+++ Texto de leitura

E pronto. “Les jeux sont faits”. Agora é esperar por domingo e pela contagem dos votos. Que, se as sondagens não se enganarem (como não se enganaram na primeira volta), terminará com a consagração de Emmanuel Macron como novo Presidente da França. É por isso obrigatório voltar ao tema, com uma selecção de textos que olham sobretudo para o “dia seguinte”.
Antes, porém, alguns apontamentos sobre o debate de quarta-feira passada. Uma das leituras mais interessantes que vi dele foi a feita pelo site de informação Suffragio que, em Le Pen-Macron debate echoes Trump-Clinton slugfests, estabelece alguns interessantes e reveladores paralelos entre a forma como decorreram os debates entre Trump e Hillary e este “combate de boxe” francês. E se as similitudes são muitas e por vezes perturbadoras, pelo menos a conclusão não o é: “Le Pen, for all her antics, isn’t Trump. She lacks the showmanship, the decades-tested talent to play to the cameras, the willingness to shock and cajole and even spout utter nonsense in such a way that no one — neither supporters nor opponents — can seem to turn away from watching. Le Pen just doesn’t have that same panache, that joyful, if often divisive, pugilism. That may be one reason she’s running 20 points behind Macron.”
É verdade, são pelo menos 20 pontos de diferença. Contudo, como recorda o Financial Times numa análise informada – Liberté, egalité or stay away? French voters prepare to abstain – o grande problema, ou a grande incógnita, pode ser uma abstenção elevada, uma vez que “Polls suggest millions may pick neither Le Pen or Macron on Sunday”. E essa vontade de não votar não é um exclusivo da esquerda mais radical a que olha para a escolha entre Macron e Le Pen como correspondendo a escolher entre a peste e a cólera – a abstenção pode também tentar muitos eleitores da direita conservadora que, na primeira volta, votou Fillon. Isso mesmo resulta claro da reportagem da France Info numa região que vota tradicionalmente republicano: "On ne veut ni l'un ni l'autre" : la très catholique Vendée hésite entre Emmanuel Macron et Marine Le Pen. Eis como isso é explicado por um militante local: "On ne se retrouve pas dans les candidats du second tour", confirme Jean Legrip, membre des Jeunes républicains de Vendée et responsable départemental de Sens commun auprès des jeunes et des étudiants. "Macron, c'est le retour à cinq ans de hollandisme, pendant lesquels la France a tant souffert. Et Marine Le Pen, c'est délicat sur l'économie, elle a le même programme que Mélenchon !"
Mas se na Vendeia são os católicos tradicionalistas que hesitam, no nordeste, em Calais, são os comunistas que confessam ir votar Le Pen. Mesmo fazendo-o ainda sem dar a cara, como constatou o enviado do Observador, João Almeida Dias, em Quando o proletariado apoia Marine Le Pen, a “única socialista”. Nesse texto, cuja leitura recomendo vivamente, a conversa com “Xavier” é especialmente reveladora: “Para mim, é impossível votar num tipo que apoia todas as coisas que vão levar ao meu despedimento daqui a uns meses”, diz Xavier. “Marine Le Pen é a única socialista nas eleições, logo…”, diz. Logo, vota nela.

++++++
+++ Dados extraídos

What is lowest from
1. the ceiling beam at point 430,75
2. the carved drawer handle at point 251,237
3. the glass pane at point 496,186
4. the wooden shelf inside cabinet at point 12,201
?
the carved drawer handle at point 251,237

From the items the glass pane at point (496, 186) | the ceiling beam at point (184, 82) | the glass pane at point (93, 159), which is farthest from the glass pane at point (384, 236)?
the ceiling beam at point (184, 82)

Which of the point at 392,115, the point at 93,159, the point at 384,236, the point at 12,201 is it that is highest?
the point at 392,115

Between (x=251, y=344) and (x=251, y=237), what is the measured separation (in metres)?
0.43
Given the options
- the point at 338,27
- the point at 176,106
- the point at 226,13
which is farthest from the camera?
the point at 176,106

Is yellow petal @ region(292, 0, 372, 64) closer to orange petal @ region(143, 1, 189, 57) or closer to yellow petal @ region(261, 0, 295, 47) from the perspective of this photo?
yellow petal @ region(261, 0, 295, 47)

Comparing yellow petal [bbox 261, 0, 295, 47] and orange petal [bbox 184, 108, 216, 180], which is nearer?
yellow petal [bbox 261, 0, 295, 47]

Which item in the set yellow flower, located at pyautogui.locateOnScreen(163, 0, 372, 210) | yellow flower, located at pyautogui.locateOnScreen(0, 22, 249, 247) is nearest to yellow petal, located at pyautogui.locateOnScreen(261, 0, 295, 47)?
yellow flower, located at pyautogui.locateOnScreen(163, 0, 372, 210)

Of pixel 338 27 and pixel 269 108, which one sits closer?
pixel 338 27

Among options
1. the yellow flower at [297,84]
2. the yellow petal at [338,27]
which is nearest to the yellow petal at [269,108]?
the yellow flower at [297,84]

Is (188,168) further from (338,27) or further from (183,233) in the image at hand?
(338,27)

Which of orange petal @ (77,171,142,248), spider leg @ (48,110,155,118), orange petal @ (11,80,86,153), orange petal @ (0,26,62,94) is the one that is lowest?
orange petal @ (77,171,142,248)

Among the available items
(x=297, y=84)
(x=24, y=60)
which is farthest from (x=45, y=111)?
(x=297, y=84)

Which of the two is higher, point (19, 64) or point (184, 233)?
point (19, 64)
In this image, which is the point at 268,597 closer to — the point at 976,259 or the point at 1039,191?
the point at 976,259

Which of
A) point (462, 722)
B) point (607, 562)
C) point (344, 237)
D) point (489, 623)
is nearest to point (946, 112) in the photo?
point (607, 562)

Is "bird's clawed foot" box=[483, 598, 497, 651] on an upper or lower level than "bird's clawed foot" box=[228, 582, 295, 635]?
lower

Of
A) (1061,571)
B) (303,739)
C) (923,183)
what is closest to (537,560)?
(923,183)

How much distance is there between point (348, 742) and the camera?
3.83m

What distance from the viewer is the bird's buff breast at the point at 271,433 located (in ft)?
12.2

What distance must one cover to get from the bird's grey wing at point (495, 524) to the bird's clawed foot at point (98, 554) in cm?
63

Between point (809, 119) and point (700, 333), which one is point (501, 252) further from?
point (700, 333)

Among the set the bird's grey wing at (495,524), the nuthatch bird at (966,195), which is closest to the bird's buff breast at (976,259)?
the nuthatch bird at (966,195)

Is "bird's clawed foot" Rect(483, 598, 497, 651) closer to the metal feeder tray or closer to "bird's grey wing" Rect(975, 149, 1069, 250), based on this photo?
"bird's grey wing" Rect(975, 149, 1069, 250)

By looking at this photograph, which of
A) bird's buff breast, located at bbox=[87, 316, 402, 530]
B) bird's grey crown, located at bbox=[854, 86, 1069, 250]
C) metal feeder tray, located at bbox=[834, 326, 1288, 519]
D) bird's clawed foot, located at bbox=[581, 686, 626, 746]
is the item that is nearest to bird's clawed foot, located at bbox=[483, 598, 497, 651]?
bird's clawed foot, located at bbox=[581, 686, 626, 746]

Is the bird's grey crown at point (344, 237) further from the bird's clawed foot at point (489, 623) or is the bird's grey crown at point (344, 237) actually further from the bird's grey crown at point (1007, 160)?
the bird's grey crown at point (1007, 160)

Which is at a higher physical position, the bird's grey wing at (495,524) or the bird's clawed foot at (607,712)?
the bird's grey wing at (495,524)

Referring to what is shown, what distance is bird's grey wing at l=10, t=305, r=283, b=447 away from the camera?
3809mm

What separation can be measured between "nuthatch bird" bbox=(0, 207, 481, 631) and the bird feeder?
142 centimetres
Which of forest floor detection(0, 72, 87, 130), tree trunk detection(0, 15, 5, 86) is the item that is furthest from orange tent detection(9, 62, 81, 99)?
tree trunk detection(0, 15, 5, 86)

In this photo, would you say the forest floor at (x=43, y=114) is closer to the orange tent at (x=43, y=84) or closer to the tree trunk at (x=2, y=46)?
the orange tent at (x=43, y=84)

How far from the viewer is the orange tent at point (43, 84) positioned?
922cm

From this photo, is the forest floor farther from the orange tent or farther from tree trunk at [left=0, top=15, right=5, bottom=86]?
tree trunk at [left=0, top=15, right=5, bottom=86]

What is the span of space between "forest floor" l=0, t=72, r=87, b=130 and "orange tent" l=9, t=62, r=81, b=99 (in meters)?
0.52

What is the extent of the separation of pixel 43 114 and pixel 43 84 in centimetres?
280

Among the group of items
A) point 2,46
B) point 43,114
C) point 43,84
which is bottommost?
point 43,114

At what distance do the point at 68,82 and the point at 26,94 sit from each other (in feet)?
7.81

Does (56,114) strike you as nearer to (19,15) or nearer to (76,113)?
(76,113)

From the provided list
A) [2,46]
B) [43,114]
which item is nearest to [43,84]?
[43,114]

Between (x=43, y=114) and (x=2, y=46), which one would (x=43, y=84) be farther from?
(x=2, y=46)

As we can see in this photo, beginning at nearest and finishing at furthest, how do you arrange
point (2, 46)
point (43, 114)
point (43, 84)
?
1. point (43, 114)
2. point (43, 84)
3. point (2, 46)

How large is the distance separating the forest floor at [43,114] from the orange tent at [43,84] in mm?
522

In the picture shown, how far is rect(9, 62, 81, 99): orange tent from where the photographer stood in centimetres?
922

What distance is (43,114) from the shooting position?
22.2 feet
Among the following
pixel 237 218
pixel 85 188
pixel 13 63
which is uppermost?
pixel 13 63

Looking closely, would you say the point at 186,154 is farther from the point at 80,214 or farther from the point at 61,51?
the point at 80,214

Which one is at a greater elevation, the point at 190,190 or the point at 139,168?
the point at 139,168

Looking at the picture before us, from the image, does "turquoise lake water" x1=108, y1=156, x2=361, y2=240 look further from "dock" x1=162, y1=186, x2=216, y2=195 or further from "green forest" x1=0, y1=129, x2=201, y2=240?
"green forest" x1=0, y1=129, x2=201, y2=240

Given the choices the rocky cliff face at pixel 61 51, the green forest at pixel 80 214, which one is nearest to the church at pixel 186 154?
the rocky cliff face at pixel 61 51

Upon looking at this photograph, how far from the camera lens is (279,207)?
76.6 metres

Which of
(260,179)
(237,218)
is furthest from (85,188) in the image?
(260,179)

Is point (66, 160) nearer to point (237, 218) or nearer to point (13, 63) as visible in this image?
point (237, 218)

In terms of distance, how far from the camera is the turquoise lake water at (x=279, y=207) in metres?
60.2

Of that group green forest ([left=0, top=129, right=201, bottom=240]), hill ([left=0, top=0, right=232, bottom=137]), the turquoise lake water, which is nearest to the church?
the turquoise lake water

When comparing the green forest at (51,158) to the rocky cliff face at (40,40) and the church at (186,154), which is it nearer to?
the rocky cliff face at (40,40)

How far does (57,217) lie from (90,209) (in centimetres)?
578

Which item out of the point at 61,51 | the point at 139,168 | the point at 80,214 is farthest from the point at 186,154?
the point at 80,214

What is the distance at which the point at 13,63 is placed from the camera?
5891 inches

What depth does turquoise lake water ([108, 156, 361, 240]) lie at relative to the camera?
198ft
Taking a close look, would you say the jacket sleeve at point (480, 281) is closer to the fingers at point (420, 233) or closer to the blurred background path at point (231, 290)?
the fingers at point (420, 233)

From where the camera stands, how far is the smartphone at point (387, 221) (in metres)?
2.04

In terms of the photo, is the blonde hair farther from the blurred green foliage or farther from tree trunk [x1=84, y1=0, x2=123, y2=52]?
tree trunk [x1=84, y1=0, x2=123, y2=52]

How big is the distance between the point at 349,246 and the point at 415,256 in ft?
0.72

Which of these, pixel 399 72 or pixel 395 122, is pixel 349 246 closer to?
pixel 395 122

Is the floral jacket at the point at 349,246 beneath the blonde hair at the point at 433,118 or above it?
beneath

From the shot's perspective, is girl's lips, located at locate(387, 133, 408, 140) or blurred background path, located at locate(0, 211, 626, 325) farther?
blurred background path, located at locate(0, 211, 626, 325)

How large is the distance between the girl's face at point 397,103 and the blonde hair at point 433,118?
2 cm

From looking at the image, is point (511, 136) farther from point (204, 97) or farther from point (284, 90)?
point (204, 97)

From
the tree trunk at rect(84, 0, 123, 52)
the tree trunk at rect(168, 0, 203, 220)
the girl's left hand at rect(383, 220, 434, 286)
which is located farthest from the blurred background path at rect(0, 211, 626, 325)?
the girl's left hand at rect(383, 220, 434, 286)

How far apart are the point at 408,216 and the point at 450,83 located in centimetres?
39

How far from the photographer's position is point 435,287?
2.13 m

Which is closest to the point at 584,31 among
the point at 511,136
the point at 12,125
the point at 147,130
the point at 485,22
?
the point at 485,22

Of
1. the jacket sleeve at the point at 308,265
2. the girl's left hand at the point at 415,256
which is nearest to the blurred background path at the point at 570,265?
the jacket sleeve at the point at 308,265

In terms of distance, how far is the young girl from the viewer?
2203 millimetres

++++++

__Instrução A__: Enumere os órgãos de informação cujas análises ou reportagens são citadas no texto de leitura.
__Instrução B__: De acordo com o texto de leitura, por que razão Xavier vota em Marine Le Pen? Responda em uma a três frases.

__Resposta final A__: Suffragio, Financial Times, France Info, Observador

__Resposta final B__: Xavier considera impossível votar num candidato que apoia tudo aquilo que, daqui a uns meses, levará ao seu despedimento. Para ele, Marine Le Pen é a única socialista nas eleições, e por isso vota nela.